[Part of a data file]

++++++++++

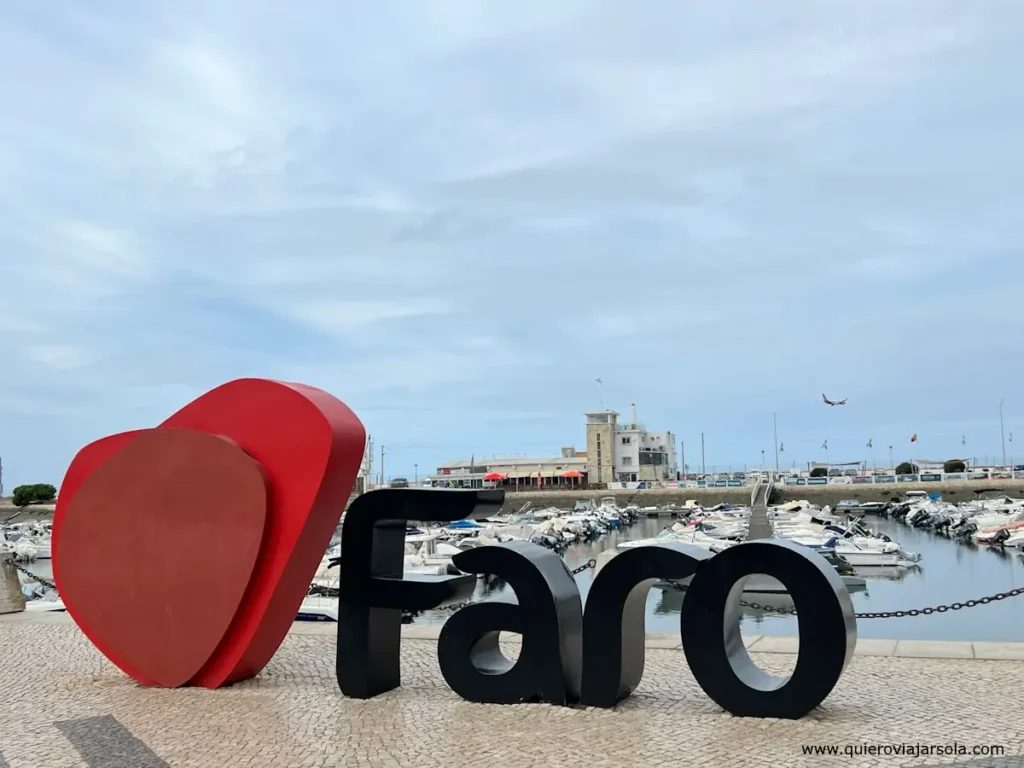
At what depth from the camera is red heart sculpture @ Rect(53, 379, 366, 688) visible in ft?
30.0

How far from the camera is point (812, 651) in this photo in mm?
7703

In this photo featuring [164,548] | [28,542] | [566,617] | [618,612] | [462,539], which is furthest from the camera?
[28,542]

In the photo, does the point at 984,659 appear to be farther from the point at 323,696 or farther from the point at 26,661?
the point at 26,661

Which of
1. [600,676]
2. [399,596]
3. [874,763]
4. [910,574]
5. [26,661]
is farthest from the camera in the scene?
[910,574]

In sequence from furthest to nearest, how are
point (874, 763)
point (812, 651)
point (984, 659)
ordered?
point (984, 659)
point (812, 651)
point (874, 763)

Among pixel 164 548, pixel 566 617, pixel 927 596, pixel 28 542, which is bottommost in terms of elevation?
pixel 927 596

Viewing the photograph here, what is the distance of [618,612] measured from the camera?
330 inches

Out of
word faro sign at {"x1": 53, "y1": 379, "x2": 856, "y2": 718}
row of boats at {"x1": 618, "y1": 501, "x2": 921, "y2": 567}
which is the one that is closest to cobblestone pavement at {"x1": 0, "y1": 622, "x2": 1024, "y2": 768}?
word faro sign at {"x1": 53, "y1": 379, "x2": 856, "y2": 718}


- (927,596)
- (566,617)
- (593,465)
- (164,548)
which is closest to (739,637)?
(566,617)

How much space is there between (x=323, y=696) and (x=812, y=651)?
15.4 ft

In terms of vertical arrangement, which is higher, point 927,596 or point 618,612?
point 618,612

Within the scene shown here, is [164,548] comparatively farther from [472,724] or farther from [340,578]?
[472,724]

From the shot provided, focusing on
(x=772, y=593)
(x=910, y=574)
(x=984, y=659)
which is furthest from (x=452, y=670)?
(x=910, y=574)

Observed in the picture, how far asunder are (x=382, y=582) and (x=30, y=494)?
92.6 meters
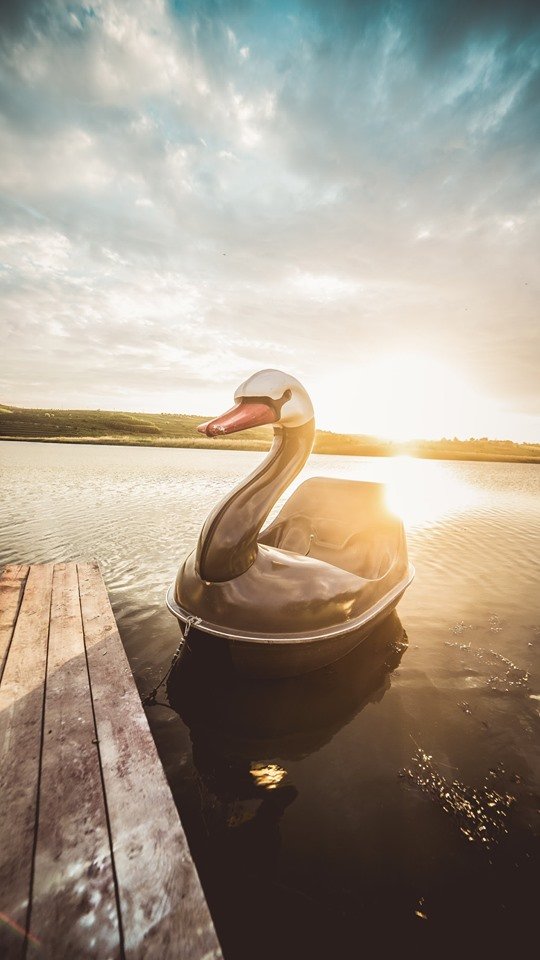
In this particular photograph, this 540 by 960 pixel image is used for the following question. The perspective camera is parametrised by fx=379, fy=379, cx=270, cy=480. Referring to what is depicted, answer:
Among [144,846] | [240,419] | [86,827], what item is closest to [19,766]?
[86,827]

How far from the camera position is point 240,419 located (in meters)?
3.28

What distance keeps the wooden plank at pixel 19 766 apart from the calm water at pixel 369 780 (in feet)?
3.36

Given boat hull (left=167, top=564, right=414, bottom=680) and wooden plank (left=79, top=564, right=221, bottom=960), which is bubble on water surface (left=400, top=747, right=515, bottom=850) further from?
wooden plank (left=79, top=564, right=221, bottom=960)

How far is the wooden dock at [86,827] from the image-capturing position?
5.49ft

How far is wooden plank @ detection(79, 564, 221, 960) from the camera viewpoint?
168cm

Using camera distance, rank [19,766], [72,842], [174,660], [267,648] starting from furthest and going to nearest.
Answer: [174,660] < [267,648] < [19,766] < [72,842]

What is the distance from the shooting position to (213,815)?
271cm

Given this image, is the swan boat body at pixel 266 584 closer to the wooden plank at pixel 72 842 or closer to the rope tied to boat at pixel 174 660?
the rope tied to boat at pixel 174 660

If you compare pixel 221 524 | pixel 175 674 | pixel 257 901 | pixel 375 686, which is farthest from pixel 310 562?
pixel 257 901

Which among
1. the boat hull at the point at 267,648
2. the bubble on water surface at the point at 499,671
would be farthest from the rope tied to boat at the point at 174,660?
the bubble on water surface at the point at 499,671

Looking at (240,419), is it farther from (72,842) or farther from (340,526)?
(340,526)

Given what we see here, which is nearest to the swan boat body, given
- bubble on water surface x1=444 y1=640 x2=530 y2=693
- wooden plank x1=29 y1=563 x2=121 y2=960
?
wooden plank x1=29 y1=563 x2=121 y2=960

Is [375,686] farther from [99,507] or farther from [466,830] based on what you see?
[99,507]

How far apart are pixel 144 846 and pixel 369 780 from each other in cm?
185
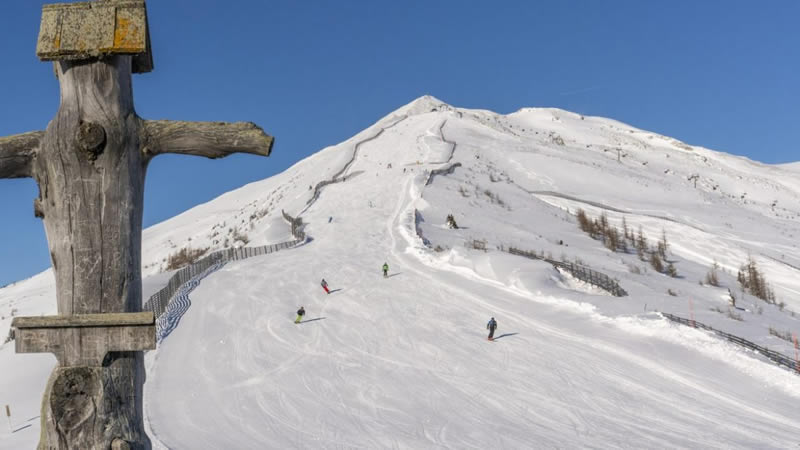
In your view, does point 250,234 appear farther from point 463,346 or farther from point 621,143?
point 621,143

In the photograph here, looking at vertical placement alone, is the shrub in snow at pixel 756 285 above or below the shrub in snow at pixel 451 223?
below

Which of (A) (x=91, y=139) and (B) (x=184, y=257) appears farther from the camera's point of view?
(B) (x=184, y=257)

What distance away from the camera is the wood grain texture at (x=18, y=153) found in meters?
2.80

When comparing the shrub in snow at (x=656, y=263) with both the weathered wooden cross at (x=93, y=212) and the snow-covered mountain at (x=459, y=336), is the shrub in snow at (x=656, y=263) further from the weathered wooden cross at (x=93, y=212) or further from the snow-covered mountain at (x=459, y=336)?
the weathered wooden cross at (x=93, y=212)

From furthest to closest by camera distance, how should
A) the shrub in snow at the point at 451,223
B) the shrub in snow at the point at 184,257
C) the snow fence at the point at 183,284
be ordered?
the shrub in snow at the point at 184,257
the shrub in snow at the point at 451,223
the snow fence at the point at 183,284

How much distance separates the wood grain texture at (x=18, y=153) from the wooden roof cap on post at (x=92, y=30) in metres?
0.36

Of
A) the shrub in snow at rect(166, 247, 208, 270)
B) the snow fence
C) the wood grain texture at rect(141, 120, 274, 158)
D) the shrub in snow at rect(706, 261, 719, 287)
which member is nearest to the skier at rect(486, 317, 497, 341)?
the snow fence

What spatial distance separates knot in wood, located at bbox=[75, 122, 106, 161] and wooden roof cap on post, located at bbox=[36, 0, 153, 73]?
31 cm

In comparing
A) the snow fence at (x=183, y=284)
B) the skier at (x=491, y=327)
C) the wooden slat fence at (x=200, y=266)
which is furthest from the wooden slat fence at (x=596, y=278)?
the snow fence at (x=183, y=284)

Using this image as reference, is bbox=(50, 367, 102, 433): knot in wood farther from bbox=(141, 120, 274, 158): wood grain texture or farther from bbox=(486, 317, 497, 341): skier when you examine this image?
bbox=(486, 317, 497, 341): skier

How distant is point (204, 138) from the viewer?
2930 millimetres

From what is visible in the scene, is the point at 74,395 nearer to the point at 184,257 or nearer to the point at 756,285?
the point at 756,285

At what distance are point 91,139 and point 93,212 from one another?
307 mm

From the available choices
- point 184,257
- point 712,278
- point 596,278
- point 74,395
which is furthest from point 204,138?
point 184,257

++++++++++

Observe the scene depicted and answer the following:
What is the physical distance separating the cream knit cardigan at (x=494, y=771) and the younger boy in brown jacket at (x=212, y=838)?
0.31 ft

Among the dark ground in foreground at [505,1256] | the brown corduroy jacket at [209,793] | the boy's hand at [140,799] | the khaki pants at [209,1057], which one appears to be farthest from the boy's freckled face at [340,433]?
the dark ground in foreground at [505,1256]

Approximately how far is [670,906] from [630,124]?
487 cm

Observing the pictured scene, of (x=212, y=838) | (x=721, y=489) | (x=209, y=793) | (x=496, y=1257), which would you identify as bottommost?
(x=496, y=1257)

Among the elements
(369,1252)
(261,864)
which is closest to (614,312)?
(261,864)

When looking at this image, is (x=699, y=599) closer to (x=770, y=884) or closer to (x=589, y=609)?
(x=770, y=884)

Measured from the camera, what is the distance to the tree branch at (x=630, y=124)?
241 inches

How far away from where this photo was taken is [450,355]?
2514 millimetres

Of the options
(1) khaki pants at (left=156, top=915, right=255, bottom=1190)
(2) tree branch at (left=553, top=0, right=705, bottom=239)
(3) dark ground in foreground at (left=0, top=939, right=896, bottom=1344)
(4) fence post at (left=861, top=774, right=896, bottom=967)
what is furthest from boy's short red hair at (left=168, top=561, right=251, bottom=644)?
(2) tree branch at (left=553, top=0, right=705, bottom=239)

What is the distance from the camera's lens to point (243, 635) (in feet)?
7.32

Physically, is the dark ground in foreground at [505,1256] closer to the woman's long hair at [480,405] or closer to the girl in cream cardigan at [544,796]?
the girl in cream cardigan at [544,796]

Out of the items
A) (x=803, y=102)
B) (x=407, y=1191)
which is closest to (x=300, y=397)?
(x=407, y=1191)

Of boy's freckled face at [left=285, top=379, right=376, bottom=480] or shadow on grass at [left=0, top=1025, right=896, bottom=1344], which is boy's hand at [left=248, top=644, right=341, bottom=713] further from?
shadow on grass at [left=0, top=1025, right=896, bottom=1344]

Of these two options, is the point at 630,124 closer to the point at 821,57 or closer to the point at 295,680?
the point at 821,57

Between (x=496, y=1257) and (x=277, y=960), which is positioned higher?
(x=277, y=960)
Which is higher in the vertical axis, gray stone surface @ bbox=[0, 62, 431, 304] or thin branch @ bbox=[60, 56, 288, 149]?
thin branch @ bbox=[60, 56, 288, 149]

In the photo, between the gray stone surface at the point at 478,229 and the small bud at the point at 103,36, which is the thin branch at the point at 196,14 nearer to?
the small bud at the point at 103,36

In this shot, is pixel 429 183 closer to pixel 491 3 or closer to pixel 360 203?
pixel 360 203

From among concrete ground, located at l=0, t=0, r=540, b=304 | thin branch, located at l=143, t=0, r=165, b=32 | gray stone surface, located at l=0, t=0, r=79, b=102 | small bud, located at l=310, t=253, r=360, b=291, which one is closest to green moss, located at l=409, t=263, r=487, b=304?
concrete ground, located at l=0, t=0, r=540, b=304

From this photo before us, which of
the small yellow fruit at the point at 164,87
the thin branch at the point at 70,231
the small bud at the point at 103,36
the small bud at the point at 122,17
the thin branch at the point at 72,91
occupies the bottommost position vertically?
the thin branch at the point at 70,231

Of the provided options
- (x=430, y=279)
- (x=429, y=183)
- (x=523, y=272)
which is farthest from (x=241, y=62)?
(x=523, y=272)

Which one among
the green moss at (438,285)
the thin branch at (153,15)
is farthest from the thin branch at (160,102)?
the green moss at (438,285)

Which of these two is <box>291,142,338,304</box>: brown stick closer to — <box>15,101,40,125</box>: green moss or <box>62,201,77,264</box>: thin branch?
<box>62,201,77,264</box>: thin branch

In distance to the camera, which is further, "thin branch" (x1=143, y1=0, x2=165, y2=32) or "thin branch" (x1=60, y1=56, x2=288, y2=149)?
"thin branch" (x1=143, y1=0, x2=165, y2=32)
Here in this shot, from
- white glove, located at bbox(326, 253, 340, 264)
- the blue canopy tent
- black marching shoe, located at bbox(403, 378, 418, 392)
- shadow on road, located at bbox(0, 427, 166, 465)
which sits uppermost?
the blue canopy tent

++++++++++

Stated exercise:
Count how many lines of the records above contain the string "hull", treating uppercase and lowercase as different. Reply with the number alone.

Exercise solution:
2